• _Directions for this task_: Restate every line of the material below word for word, skipping the images.
═════ Data section ═════
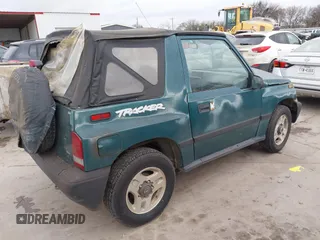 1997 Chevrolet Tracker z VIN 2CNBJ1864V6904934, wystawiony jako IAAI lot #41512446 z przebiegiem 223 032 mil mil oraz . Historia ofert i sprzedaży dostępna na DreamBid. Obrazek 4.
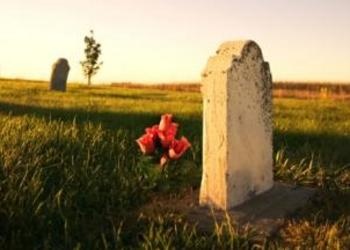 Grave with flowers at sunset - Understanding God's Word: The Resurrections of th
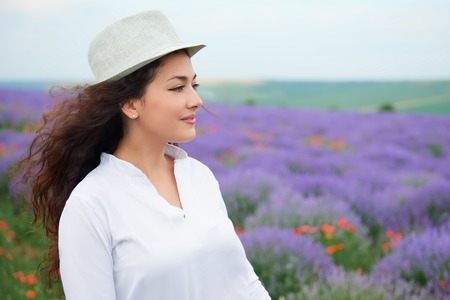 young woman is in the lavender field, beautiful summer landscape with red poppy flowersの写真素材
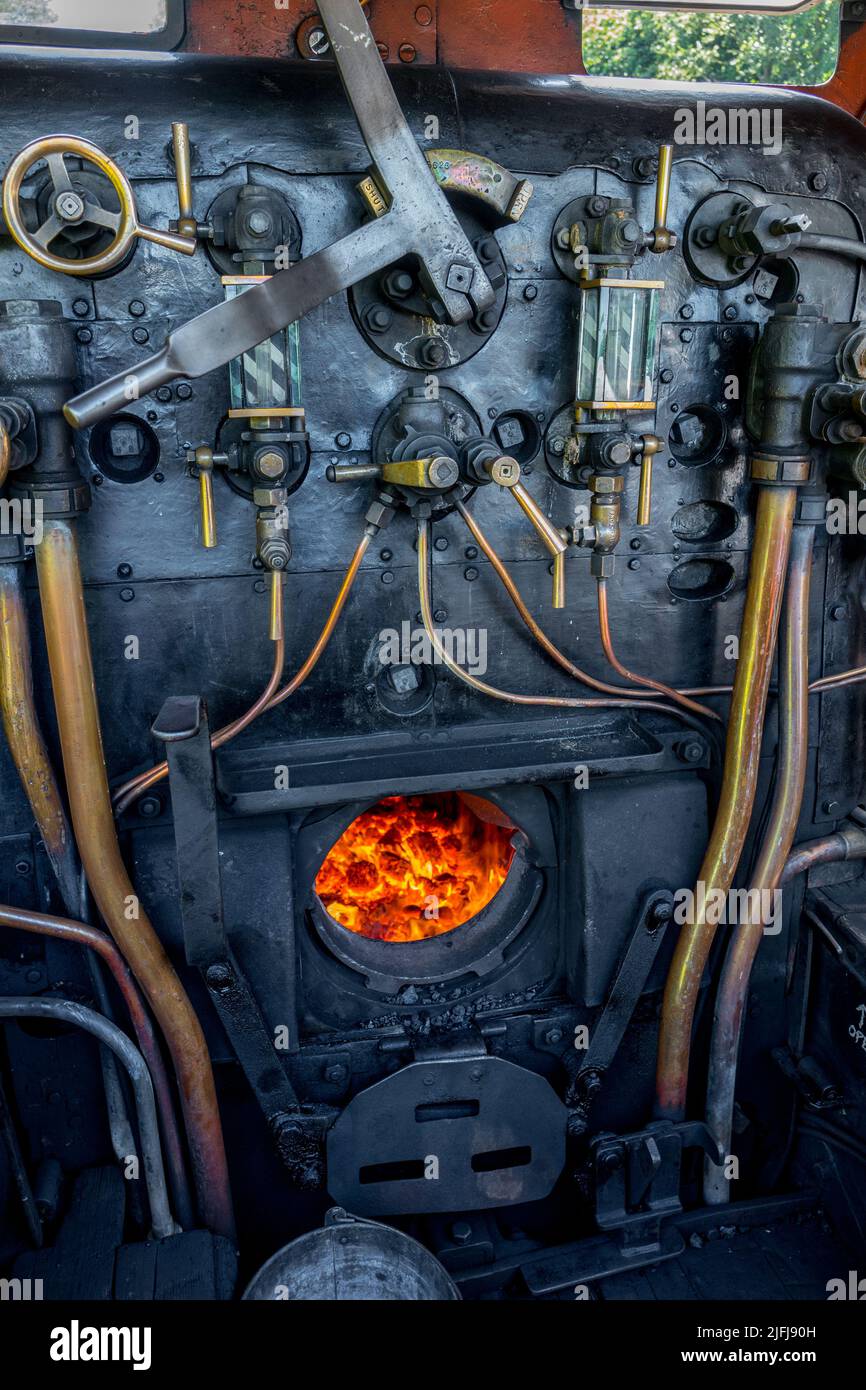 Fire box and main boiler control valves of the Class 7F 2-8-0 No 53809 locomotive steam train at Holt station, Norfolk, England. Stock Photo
═════
• _Answer to this task_:
 1997 Chevrolet Tracker z VIN 2CNBJ1864V6904934, wystawiony jako IAAI lot #41512446 z przebiegiem 223 032 mil mil oraz . Historia ofert i sprzedaży dostępna na DreamBid. Obrazek 4.
 Grave with flowers at sunset - Understanding God's Word: The Resurrections of th
 young woman is in the lavender field, beautiful summer landscape with red poppy flowersの写真素材
 Fire box and main boiler control valves of the Class 7F 2-8-0 No 53809 locomotive steam train at Holt station, Norfolk, England. Stock Photo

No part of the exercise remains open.